— START OF Data supplied —

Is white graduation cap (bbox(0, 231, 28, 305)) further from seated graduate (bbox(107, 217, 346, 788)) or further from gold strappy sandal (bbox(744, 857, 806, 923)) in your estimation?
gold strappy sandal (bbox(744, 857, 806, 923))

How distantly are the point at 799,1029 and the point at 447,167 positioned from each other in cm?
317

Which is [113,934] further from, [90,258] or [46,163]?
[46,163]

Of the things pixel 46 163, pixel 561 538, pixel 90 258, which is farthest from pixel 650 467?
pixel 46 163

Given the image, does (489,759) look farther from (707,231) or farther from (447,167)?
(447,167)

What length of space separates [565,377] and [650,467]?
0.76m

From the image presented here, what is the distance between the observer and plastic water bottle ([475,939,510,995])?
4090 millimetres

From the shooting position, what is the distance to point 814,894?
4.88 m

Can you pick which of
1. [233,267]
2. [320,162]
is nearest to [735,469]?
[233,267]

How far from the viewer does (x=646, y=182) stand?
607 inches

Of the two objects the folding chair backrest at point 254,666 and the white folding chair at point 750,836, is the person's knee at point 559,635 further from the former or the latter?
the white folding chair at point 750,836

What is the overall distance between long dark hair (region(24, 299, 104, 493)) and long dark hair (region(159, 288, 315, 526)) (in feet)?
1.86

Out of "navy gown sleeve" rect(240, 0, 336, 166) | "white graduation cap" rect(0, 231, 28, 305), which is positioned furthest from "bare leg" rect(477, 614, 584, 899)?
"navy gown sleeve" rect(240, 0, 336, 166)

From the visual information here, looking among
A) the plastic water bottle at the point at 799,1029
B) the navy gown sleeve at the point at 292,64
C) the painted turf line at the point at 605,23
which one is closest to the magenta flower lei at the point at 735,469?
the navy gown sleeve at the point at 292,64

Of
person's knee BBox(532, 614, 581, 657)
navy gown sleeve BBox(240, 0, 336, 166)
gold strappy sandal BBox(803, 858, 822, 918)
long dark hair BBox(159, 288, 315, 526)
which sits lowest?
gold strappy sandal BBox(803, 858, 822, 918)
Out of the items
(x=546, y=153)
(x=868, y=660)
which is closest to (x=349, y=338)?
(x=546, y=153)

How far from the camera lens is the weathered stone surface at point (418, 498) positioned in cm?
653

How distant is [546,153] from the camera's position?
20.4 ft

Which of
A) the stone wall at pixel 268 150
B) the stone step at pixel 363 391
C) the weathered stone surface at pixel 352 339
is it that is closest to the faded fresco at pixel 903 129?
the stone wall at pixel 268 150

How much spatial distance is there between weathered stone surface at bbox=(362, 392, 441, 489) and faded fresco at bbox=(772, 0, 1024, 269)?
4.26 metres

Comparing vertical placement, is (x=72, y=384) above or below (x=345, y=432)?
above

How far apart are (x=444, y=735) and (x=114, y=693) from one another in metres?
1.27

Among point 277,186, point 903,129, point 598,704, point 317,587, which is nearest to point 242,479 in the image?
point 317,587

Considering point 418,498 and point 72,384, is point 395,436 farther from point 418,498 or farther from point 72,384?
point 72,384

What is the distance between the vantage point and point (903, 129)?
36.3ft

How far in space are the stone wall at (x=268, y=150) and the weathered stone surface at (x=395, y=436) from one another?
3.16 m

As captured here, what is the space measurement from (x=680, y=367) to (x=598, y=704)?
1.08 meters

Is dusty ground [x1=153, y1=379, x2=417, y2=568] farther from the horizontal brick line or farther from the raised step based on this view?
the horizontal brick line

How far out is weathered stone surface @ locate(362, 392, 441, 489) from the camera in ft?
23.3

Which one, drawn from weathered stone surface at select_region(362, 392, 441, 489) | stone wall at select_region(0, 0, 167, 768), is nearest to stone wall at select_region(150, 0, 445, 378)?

— END OF Data supplied —

▸ Request: Repeat exactly the lines from the one containing "How far in space" through the last line of the records above, both included, and nothing else.

▸ Correct output:
How far in space are the stone wall at (x=268, y=150) and the weathered stone surface at (x=395, y=436) from one another?
3.16 m

As captured here, what is the space measurement from (x=680, y=367) to (x=598, y=704)?
1.08 meters

Is dusty ground [x1=153, y1=379, x2=417, y2=568] farther from the horizontal brick line or farther from the raised step based on this view?
the horizontal brick line

How far out is weathered stone surface @ locate(362, 392, 441, 489) from the camera in ft?
23.3

Which one, drawn from weathered stone surface at select_region(362, 392, 441, 489) | stone wall at select_region(0, 0, 167, 768), is nearest to stone wall at select_region(150, 0, 445, 378)?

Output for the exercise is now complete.